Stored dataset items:
-------

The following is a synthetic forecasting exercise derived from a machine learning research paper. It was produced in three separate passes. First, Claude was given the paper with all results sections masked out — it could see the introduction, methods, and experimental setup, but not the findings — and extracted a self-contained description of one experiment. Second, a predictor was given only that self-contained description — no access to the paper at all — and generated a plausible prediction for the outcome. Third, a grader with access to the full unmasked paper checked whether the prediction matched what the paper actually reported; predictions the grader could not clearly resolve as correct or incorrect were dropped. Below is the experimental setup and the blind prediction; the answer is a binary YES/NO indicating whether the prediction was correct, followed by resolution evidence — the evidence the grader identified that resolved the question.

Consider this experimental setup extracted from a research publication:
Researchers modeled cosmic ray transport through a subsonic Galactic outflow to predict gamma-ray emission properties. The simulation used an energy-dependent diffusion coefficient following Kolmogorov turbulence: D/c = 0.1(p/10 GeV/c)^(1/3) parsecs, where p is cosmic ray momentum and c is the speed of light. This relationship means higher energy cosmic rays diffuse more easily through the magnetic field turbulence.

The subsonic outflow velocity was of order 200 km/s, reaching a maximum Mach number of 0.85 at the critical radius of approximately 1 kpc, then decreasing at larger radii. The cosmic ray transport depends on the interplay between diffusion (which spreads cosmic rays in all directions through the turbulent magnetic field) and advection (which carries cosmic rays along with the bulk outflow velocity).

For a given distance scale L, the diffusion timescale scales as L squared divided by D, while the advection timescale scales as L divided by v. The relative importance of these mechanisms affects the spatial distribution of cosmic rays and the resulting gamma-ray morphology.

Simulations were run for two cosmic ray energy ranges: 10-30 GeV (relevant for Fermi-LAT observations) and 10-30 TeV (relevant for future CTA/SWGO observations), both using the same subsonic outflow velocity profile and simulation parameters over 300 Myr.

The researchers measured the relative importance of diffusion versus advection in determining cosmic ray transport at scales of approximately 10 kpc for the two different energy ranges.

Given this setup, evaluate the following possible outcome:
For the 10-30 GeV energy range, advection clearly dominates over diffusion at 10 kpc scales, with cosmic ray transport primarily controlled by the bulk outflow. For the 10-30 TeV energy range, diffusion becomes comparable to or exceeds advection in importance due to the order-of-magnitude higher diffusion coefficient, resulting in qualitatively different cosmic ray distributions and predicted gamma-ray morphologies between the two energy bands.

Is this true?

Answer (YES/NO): YES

-------

What is being asked:
All lines of the data that hold "energy" need to be copied.

Result of the exercise:
Researchers modeled cosmic ray transport through a subsonic Galactic outflow to predict gamma-ray emission properties. The simulation used an energy-dependent diffusion coefficient following Kolmogorov turbulence: D/c = 0.1(p/10 GeV/c)^(1/3) parsecs, where p is cosmic ray momentum and c is the speed of light. This relationship means higher energy cosmic rays diffuse more easily through the magnetic field turbulence.
Simulations were run for two cosmic ray energy ranges: 10-30 GeV (relevant for Fermi-LAT observations) and 10-30 TeV (relevant for future CTA/SWGO observations), both using the same subsonic outflow velocity profile and simulation parameters over 300 Myr.
The researchers measured the relative importance of diffusion versus advection in determining cosmic ray transport at scales of approximately 10 kpc for the two different energy ranges.
For the 10-30 GeV energy range, advection clearly dominates over diffusion at 10 kpc scales, with cosmic ray transport primarily controlled by the bulk outflow. For the 10-30 TeV energy range, diffusion becomes comparable to or exceeds advection in importance due to the order-of-magnitude higher diffusion coefficient, resulting in qualitatively different cosmic ray distributions and predicted gamma-ray morphologies between the two energy bands.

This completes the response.